WORK INSTRUCTIONS
1 - In the blog post about BASIS schools, put this sentence into Spanish: "The capacity of the hall was 90 persons, but more than 200 people filled the room and spilled out into the hallway."
2 - Write the next part of the blog post about BASIS charter schools, picking up right after its last sentence.
Start EXCERPTED TEXT
Ever Hear a BASIS Schools Sales Pitch?

The Basis charter schools – some ten schools in Arizona and a couple more in places like San Antonio and Washington, DC – have long been a fascinating subject for this blog and others.

US News & World Report continues to rank schools like Basis Scottsdale and Basis Tucson in the top ten high schools in the nation. This happens in spite of the fact that the schools’ practices result in thinning elementary and middle school classes down from a hundred to a couple dozen by graduation from grade 12. Is this the best education in the country or the worst journalism, I ask you,US News? A high school that graduates fewer than 30 students a year hardly deserves the accolades afforded Basis Scottsdale or Basis Tucson. I can assure you that within a radius of 5 miles there are several times as many high school Seniors graduating from traditional public high schools whose test scores and college admissions statistics will outdo those of Basis students.

A little background: About five years ago, Basis decided to open a private school in Scottsdale, AZ. No one knows what their motivation was since their previous schools were all charter schools. Perhaps they saw the eye-popping tuition ($15,000 and up) that was being charged by Phoenix Country Day School or Rancho Solano and thought to themselves, Why not? Basis Scottsdale was created and advertised and by opening day in the fall, seven students had signed up! Basis Scottsdale was quickly converted into a charter school – which had to be quite an embarrassment to Michael Block, Basis founder and a former free-market economics professor at the University of Arizona. This particular little test of the free market failed miserably. Crony capitalism is safer.

Not only does Basis engage in ruthless thinning across the grades, but they also practice rigorous selection of students for high academic ability at the entry grades. David Safier has shown as much in his blog, and it hit a sensitive nerve with the Basis people who attempted to refute his charges. The Basis people insist that they do no selection of incoming students and that admission is strictly by lottery. Clearly we have some word play going on here. Stripped of casuistry, I think we can clarify by saying that Basis randomly “selects” incoming students from a very “select” group of applicants. I didn’t realize just how select that applicant pool is until my friend Mimi just happened to drop by a Basis schools sales pitch.

Mimi is curator of a large private art museum in downtown Phoenix. Basis had announced in early 2014 that they would soon open Basis Phoenix, a charter school in the center of the city in order to favor the unhappy parents of Phoenix with the Basis brand of education. Mimi was leaving work late one evening in March when she saw the placard announcing the Basis information meeting in the conference hall of her very own building. The capacity of the hall was 90 persons, but more than 200 people filled the room and spilled out into the hallway. For just a moment, Mimi considered phoning the fire marshal; but on second thought, she decided to squeeze into the hall and catch the sales pitch.
End EXCERPTED TEXT
Start COLLECTED MATERIAL
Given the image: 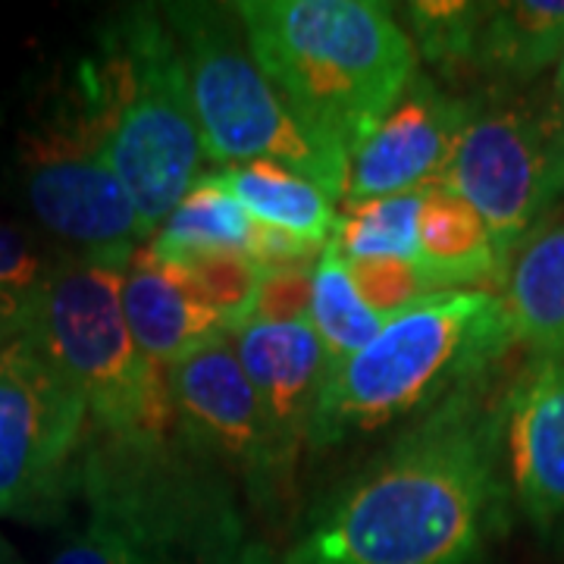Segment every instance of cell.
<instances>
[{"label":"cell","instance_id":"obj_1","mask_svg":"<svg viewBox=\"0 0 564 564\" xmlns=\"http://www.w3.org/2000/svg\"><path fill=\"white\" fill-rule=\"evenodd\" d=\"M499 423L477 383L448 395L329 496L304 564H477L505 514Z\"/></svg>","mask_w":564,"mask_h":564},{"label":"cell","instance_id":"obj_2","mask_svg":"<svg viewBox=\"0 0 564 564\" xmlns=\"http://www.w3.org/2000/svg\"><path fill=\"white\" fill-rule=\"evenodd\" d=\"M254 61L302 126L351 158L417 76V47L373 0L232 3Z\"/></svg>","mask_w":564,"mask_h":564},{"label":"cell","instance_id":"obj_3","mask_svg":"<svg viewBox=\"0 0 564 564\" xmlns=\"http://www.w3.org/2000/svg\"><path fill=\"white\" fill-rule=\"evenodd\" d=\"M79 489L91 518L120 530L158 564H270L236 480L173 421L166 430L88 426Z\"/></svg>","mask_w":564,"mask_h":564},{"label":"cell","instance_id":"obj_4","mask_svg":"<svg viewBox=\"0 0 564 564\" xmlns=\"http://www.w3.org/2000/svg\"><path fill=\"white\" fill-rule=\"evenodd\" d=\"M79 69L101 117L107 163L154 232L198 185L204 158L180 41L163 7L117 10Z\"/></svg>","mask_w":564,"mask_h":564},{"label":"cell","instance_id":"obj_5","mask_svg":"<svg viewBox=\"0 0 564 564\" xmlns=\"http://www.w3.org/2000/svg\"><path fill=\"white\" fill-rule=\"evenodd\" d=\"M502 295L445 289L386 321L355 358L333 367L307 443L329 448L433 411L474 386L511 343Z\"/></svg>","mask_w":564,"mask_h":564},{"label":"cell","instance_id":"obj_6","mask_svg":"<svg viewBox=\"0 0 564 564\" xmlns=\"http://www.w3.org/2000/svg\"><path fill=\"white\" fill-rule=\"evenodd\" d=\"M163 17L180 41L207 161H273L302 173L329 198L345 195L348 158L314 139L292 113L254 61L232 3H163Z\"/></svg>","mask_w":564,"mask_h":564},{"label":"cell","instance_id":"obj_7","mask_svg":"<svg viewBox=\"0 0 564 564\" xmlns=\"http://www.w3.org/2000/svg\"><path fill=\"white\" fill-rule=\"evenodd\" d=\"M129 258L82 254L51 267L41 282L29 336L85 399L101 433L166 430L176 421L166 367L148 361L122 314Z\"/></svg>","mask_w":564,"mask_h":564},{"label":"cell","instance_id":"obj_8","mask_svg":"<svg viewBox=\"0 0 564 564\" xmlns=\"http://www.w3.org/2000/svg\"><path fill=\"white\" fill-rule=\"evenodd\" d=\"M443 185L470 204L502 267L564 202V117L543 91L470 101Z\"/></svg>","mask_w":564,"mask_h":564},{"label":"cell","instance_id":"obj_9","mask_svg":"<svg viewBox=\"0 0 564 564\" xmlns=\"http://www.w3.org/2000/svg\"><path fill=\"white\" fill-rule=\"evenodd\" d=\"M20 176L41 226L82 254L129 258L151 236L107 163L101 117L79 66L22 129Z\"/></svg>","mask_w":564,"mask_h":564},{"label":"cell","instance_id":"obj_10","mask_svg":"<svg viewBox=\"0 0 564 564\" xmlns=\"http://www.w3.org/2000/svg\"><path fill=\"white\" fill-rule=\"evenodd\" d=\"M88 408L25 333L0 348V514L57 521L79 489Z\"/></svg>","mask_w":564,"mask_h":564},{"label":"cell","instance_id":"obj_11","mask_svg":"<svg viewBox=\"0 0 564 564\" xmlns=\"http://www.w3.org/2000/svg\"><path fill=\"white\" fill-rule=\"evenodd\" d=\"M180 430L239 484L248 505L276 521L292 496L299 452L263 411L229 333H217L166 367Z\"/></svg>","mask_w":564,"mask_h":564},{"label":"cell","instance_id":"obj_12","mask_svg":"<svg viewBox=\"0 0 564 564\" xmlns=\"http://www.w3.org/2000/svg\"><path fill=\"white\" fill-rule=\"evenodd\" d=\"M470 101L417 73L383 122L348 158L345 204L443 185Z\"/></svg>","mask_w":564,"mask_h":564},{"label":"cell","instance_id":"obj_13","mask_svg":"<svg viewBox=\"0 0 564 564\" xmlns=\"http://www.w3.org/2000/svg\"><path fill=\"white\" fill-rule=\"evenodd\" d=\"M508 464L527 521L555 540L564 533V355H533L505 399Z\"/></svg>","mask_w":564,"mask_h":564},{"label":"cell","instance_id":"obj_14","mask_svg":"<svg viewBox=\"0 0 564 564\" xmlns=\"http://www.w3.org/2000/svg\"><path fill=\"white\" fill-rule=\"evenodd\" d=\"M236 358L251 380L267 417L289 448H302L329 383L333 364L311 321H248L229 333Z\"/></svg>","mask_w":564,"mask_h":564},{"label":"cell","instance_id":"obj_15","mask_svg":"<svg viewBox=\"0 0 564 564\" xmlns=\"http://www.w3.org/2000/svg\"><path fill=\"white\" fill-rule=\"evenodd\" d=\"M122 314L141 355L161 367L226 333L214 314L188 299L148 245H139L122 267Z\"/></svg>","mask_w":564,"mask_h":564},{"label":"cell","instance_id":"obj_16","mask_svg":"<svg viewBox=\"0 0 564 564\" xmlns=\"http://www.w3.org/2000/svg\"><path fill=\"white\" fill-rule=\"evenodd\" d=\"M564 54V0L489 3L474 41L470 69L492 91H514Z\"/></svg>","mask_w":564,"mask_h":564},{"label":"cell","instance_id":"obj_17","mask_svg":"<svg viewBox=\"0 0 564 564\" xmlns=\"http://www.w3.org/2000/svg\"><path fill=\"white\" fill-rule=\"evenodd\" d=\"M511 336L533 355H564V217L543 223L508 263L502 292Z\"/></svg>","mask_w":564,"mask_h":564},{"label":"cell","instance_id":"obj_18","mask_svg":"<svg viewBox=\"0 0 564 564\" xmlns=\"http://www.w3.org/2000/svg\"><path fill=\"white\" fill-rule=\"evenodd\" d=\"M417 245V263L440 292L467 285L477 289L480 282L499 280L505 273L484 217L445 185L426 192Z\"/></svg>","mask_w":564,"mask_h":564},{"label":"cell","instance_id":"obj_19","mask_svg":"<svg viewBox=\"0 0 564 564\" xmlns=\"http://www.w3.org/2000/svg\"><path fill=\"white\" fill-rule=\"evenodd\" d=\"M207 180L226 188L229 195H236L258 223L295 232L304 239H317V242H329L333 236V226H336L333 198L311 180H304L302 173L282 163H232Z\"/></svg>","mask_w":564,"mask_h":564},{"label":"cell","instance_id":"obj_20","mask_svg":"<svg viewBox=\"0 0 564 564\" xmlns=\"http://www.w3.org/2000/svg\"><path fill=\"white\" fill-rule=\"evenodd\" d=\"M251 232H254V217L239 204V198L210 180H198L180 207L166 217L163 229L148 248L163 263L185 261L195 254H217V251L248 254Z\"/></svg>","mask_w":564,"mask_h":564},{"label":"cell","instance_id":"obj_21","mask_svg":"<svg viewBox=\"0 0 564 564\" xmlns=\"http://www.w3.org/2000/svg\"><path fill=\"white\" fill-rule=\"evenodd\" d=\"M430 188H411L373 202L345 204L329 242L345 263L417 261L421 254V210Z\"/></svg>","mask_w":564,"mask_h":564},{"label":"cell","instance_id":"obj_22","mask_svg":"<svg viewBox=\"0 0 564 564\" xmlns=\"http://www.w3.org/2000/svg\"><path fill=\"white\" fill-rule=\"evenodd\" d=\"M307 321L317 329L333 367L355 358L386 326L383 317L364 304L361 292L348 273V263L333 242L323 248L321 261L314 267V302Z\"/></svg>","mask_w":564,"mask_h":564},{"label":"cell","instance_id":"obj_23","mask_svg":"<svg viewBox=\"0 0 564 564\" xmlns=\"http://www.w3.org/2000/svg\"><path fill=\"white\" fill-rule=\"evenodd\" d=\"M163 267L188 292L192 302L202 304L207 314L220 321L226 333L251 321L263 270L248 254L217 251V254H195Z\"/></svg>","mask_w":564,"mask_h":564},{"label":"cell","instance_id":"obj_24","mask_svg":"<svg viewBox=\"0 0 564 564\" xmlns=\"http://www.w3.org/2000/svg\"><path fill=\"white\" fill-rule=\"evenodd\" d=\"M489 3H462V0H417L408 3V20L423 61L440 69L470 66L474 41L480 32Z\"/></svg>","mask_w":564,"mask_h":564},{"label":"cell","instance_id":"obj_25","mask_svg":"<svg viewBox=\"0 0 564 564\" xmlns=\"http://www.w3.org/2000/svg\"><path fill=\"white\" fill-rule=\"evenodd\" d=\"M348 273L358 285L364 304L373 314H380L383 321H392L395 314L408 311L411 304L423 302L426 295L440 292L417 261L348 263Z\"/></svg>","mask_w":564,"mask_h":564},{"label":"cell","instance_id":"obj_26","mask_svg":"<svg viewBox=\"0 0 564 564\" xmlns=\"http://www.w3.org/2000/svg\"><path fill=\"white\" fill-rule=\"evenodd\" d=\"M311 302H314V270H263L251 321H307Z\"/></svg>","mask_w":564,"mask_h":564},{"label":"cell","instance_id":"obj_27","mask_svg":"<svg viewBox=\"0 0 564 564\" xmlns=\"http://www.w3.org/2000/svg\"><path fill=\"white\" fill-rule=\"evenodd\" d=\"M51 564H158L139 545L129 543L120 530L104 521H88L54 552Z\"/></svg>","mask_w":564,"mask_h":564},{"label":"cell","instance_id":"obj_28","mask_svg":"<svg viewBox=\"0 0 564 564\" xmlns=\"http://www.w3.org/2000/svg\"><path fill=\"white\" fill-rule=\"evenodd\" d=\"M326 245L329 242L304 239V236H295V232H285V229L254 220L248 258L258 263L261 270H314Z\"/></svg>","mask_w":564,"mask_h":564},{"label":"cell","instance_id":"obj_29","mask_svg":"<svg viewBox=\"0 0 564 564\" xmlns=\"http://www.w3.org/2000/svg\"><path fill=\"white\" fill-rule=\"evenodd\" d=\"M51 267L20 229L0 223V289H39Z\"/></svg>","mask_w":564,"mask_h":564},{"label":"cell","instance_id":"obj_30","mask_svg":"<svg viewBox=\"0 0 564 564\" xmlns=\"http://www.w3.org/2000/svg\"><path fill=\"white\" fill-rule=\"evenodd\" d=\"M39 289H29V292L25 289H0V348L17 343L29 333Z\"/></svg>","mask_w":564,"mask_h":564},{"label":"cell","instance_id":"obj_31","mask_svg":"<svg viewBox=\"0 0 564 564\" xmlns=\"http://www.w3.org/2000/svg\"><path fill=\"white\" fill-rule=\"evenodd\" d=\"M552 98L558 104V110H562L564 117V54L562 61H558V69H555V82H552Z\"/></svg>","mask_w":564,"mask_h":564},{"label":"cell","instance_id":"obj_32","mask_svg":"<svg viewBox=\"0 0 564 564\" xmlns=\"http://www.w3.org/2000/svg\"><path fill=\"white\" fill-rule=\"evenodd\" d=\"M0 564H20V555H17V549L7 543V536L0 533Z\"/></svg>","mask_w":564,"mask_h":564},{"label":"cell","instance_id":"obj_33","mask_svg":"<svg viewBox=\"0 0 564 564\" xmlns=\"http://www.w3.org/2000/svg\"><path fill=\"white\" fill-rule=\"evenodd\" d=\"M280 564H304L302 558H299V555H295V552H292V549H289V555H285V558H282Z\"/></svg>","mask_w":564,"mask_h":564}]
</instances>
End COLLECTED MATERIAL
TASK RESULTS
1 - El aforo del salón era de 90 personas, pero más de 200 personas llenaron la sala y se desbordaron hacia el pasillo.

2 -
What Mimi told me about what transpired during the Basis sales pitch was filtered through her years as a curriculum supervisor and teacher in big-city schools across the country. The Basis people would surely claim that her views were thus corrupted and biased by her background. I would argue that her views are well informed by years of experience as an educator. Judge for yourself.

Mimi’s Report (with her reflections in parentheses):

I was stunned by the size of the crowd of parents who showed up at this “informational meeting,” but what was more shocking to see was that maybe 60% of the parents were either far east Asian or East Indian. That really seemed weird because I know that the Phoenix Elementary school district is 2% or less Asian. I saw very few Hispanic or African American parents in the room.

The meeting – it was really an hour long uninterrupted presentation with no questions allowed – was presided over by a pot-bellied man in a florescent orange shirt. Orange Shirt stood in the middle of the stage backed up by a half dozen young adults seated in chairs. He referred to his back-ups as “Subject Specialists”; they sat silently through the entire presentation, never said a word, and left without being asked any questions.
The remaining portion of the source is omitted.